**Data for this task**.
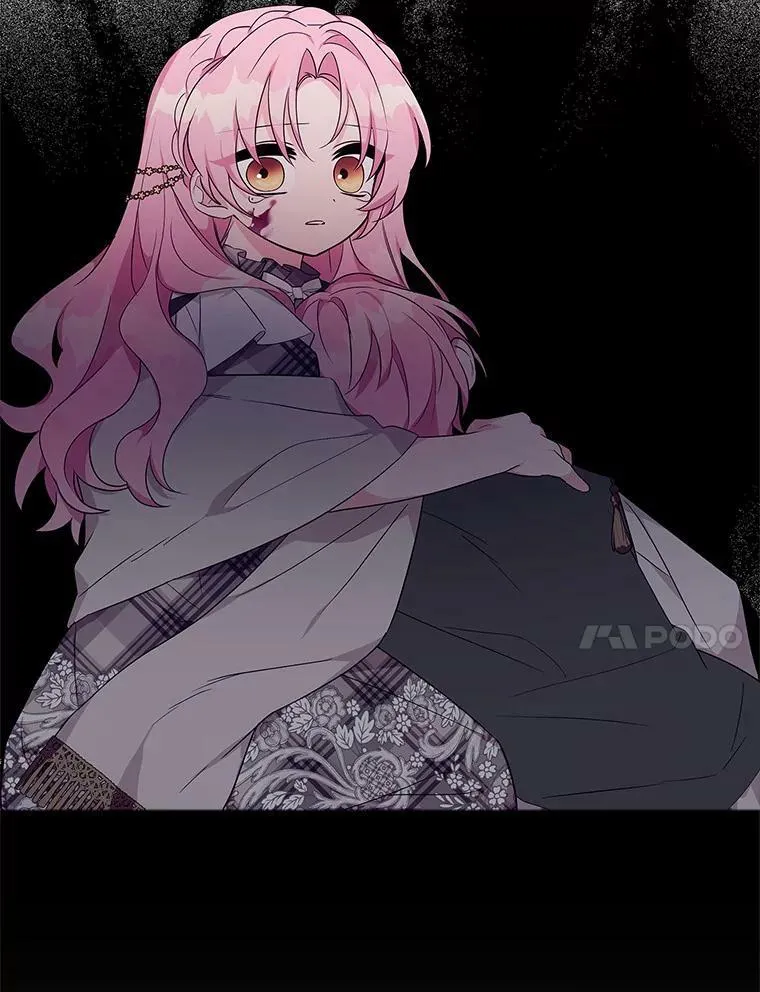 23.遇袭83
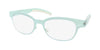 Mykita Kunio Eyeglasses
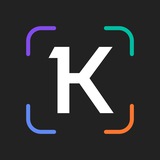 Telegram profile photo for Реферальная программа Контура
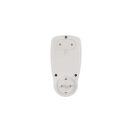 Emos P5822 Digitális fogyasztásmérő dugalljba dugható 16A FHT9999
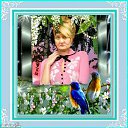 ���� ������, �����-���������, 64 ���� - ��������� 6 ������� 2015 � ������ ���� ����������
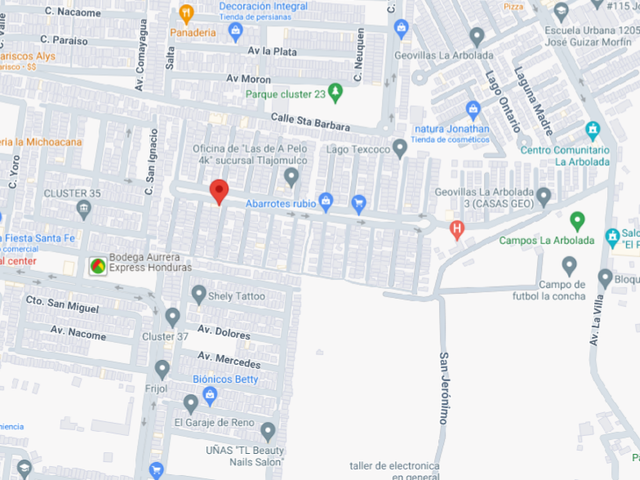 place photo 11
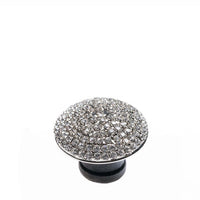 Romina Furniture Knobs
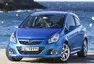 Opel Corsa OPC | Autíčkářova garáž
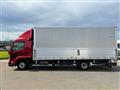2023 Isuzu Isuzu Others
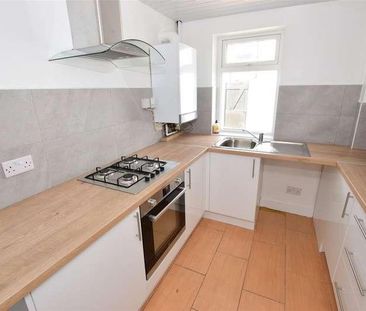 Chamberlain Street, Wallasey, CH44 - Photo 2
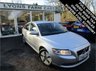 USED 2012 62 VOLVO S40 1.6 DRIVE ES S/S 4d 113 BHP Only 20,700 miles covered from new with Full Service History (serviced every year from new), Superb fuel economy! ZERO Road Tax! MOT until September 2023, Two Previous Owners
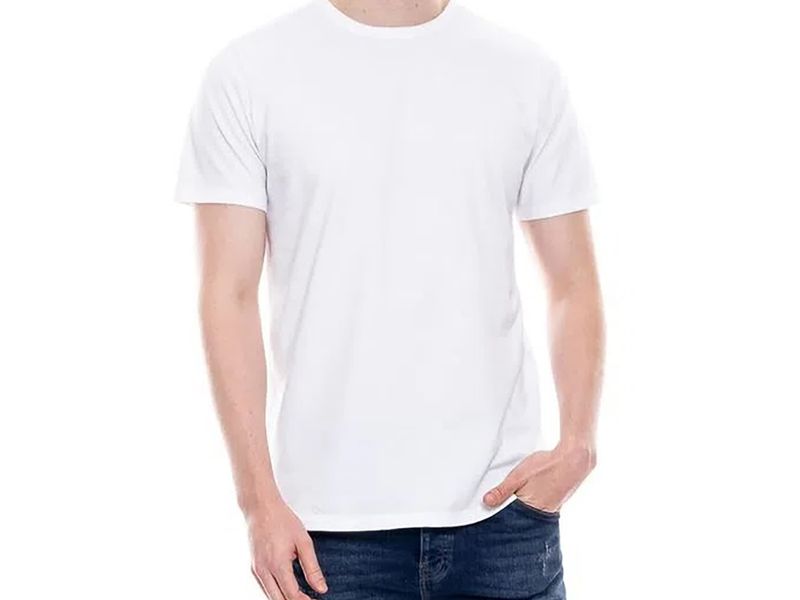 Camiseta-Cuello-R-Cab-Fol-Blanc-3Pack-Xl-6-18700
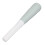 (Green) Orale Sensuele Massageborstel Groen 5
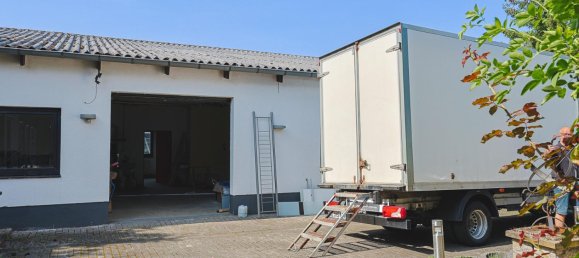 Gebäude in Hessen, Germany, Nr. 281296 18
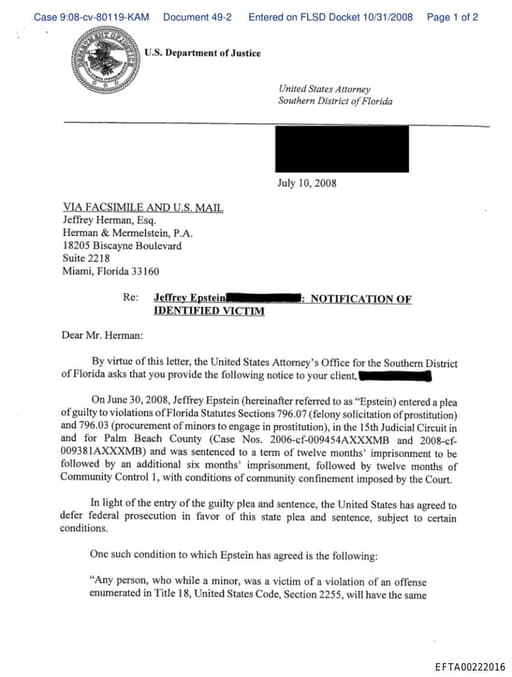 Preview of EFTA00222016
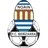 Bidezarra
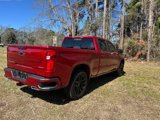 New 2025 Chevrolet Silverado 1500 RST w/ Convenience Package II image 4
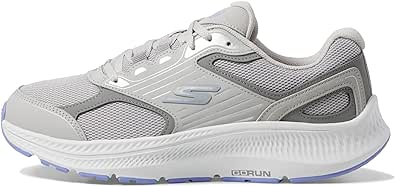 Skechers Women's Go Run Consistent 2.0 Advantage Sneaker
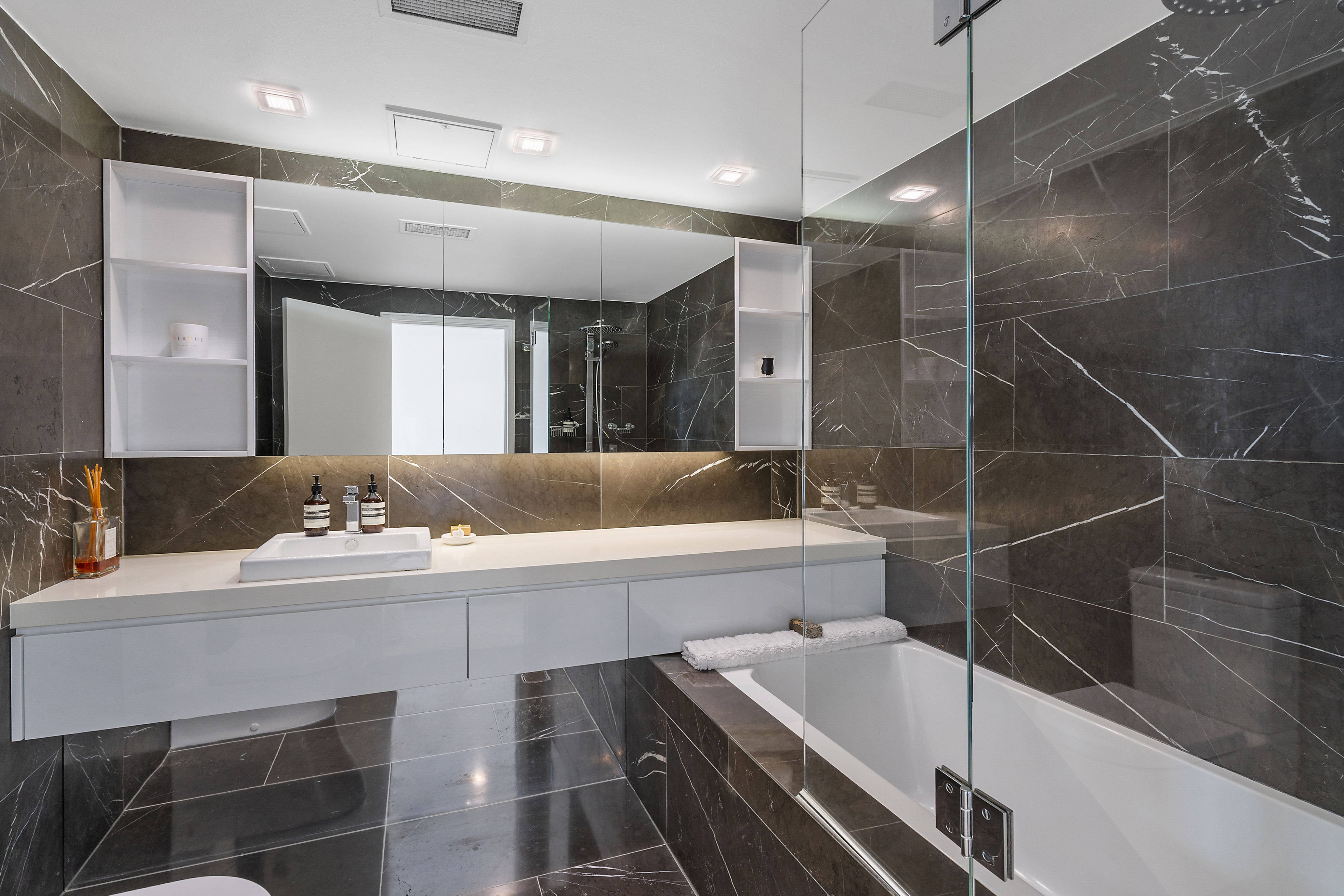 1/2 Mosman Street, Mosman, NSW, 2088, Mosman - Thumbnail 7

**Exercise**. Could you restate the material word for word, skipping any pictures it holds?

**Output below**.
 23.遇袭83
 Mykita Kunio Eyeglasses
 Telegram profile photo for Реферальная программа Контура
 Emos P5822 Digitális fogyasztásmérő dugalljba dugható 16A FHT9999
 ���� ������, �����-���������, 64 ���� - ��������� 6 ������� 2015 � ������ ���� ����������
 place photo 11
 Romina Furniture Knobs
 Opel Corsa OPC | Autíčkářova garáž
2023 Isuzu Isuzu Others
 Chamberlain Street, Wallasey, CH44 - Photo 2
 USED 2012 62 VOLVO S40 1.6 DRIVE ES S/S 4d 113 BHP Only 20,700 miles covered from new with Full Service History (serviced every year from new), Superb fuel economy! ZERO Road Tax! MOT until September 2023, Two Previous Owners
 Camiseta-Cuello-R-Cab-Fol-Blanc-3Pack-Xl-6-18700
 (Green) Orale Sensuele Massageborstel Groen 5
 Gebäude in Hessen, Germany, Nr. 281296 18
 Preview of EFTA00222016
 Bidezarra
 New 2025 Chevrolet Silverado 1500 RST w/ Convenience Package II image 4
 Skechers Women's Go Run Consistent 2.0 Advantage Sneaker
 1/2 Mosman Street, Mosman, NSW, 2088, Mosman - Thumbnail 7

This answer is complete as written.